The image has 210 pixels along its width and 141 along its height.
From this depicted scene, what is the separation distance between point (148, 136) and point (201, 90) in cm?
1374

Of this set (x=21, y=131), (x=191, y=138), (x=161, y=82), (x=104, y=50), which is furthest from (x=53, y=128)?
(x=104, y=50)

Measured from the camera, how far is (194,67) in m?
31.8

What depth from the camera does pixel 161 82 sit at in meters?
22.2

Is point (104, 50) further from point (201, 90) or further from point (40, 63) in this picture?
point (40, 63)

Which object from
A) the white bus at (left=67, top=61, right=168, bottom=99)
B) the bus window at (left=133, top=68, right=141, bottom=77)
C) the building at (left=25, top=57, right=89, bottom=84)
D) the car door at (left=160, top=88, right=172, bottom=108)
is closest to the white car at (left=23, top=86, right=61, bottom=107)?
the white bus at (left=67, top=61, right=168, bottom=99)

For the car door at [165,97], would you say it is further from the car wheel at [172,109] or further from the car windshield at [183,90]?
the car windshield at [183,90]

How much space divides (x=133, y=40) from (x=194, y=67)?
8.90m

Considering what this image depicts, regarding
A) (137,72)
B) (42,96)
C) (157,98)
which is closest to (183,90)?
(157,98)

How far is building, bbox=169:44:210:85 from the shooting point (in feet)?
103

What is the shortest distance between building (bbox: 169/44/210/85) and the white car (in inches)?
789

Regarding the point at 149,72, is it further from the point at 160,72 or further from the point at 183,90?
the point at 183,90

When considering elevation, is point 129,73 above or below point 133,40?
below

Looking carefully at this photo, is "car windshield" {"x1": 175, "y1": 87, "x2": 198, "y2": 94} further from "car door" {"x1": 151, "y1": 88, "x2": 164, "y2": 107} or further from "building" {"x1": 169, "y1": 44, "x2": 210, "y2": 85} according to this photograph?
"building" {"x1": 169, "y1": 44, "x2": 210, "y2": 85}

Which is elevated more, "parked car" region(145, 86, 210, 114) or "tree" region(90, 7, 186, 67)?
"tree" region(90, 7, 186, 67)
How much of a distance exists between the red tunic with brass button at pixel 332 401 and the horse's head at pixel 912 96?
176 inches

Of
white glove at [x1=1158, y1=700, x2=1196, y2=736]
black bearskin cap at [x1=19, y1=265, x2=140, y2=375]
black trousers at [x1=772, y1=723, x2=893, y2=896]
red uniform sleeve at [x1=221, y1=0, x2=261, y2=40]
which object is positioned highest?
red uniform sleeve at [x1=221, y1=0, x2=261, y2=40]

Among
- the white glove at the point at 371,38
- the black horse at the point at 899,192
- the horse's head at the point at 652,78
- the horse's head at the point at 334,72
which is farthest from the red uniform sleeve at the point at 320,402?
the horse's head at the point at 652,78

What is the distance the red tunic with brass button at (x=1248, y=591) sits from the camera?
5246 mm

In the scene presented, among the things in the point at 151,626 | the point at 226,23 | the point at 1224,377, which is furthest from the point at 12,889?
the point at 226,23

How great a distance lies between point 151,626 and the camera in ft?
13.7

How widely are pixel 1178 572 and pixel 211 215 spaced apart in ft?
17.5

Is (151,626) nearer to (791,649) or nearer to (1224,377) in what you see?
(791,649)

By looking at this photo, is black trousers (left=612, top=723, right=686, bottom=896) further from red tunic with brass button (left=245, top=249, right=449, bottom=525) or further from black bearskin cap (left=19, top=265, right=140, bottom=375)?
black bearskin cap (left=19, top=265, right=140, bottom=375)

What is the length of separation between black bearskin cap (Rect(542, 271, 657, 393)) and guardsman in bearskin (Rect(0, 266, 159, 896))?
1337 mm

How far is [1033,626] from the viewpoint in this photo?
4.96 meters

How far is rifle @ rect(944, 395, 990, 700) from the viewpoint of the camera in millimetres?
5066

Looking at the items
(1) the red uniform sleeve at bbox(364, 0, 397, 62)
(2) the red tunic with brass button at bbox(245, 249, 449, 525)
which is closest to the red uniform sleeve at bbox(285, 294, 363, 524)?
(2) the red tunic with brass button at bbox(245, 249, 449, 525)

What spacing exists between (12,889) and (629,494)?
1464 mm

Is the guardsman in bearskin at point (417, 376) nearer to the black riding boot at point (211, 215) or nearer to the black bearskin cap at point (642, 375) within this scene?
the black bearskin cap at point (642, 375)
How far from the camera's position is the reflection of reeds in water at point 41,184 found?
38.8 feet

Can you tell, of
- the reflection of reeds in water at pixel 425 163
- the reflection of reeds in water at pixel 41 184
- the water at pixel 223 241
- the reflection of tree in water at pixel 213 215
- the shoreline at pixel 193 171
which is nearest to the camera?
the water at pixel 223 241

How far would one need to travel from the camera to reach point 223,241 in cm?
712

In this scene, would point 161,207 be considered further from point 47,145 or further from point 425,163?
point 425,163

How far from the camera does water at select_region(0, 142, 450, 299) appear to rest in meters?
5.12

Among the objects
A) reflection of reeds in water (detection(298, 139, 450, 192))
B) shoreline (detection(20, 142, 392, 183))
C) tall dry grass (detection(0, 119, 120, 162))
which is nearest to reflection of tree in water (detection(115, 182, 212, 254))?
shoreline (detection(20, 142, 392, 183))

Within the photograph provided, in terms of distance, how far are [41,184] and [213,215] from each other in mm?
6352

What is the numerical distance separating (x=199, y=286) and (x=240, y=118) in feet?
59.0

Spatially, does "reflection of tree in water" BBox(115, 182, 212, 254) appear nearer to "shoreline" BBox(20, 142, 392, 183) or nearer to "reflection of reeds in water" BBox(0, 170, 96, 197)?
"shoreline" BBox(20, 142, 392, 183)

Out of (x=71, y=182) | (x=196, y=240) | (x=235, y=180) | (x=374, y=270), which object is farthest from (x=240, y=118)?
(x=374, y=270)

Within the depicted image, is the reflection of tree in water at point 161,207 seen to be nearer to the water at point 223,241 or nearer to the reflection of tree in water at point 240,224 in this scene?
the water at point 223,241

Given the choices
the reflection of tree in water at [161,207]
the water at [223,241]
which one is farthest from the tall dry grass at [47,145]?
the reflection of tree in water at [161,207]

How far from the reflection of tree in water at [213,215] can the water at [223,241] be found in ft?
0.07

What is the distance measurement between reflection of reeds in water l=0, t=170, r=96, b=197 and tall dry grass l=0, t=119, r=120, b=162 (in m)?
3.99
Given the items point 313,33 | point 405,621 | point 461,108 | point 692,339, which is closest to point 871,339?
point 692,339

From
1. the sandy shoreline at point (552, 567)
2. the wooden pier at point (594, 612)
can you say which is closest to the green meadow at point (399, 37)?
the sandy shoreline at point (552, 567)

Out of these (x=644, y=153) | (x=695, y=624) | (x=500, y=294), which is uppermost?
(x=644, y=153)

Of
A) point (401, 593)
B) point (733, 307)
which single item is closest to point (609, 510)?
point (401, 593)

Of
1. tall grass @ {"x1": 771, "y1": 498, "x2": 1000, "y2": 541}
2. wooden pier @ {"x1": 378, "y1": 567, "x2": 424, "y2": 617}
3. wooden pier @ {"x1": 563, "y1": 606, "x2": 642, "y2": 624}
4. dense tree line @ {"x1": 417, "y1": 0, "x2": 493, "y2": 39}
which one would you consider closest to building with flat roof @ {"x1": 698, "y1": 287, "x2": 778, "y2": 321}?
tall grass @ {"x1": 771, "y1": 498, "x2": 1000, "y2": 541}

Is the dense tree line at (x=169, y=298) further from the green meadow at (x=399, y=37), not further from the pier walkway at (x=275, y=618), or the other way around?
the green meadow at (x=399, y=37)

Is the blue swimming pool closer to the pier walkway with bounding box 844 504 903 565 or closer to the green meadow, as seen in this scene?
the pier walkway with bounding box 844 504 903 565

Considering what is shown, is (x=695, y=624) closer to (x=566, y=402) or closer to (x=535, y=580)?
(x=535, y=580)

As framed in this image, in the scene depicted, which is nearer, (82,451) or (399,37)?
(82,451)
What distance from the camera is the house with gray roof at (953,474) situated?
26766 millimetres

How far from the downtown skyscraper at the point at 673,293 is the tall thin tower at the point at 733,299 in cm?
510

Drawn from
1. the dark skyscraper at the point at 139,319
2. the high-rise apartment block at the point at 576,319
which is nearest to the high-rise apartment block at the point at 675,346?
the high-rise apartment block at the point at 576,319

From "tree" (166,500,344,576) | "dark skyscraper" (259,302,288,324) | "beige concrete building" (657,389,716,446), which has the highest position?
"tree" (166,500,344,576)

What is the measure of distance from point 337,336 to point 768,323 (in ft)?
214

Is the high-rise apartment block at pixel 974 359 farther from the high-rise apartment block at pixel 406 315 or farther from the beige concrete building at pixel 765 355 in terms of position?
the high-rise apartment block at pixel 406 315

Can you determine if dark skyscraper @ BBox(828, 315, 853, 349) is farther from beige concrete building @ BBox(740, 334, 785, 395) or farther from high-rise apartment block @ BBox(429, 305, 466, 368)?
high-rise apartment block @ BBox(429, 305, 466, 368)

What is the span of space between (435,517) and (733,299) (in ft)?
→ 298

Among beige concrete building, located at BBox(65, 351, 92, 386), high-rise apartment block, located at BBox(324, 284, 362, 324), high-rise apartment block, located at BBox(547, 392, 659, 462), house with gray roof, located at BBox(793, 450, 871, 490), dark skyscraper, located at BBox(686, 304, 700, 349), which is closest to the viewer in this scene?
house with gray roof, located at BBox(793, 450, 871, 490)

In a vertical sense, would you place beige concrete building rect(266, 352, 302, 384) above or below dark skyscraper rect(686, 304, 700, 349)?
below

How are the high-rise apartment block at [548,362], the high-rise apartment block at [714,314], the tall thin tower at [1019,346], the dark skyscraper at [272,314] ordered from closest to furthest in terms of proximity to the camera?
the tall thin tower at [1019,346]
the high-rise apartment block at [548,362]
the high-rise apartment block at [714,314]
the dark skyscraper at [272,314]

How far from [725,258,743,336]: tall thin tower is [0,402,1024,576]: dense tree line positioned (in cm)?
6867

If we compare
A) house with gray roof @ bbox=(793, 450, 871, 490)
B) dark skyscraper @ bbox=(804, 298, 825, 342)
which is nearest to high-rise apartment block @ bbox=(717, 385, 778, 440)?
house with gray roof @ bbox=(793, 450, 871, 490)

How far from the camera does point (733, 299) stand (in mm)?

= = = = =

**Given task:** Only the lines from the one holding "In a vertical" through the end of the listing should be given again, exactly and with both ends included.

**The answer:**
In a vertical sense, would you place beige concrete building rect(266, 352, 302, 384) above or below dark skyscraper rect(686, 304, 700, 349)?
below

How are the high-rise apartment block at [548,362], the high-rise apartment block at [714,314], the tall thin tower at [1019,346], the dark skyscraper at [272,314] ordered from closest to furthest in terms of proximity to the camera?
the tall thin tower at [1019,346]
the high-rise apartment block at [548,362]
the high-rise apartment block at [714,314]
the dark skyscraper at [272,314]

How far from [725,258,743,336]: tall thin tower is [0,402,1024,576]: dense tree line positioned (in cm)?
6867

If we compare
A) house with gray roof @ bbox=(793, 450, 871, 490)
B) dark skyscraper @ bbox=(804, 298, 825, 342)
which is nearest to high-rise apartment block @ bbox=(717, 385, 778, 440)?
house with gray roof @ bbox=(793, 450, 871, 490)

How far from the camera does point (733, 299) stand (in mm)?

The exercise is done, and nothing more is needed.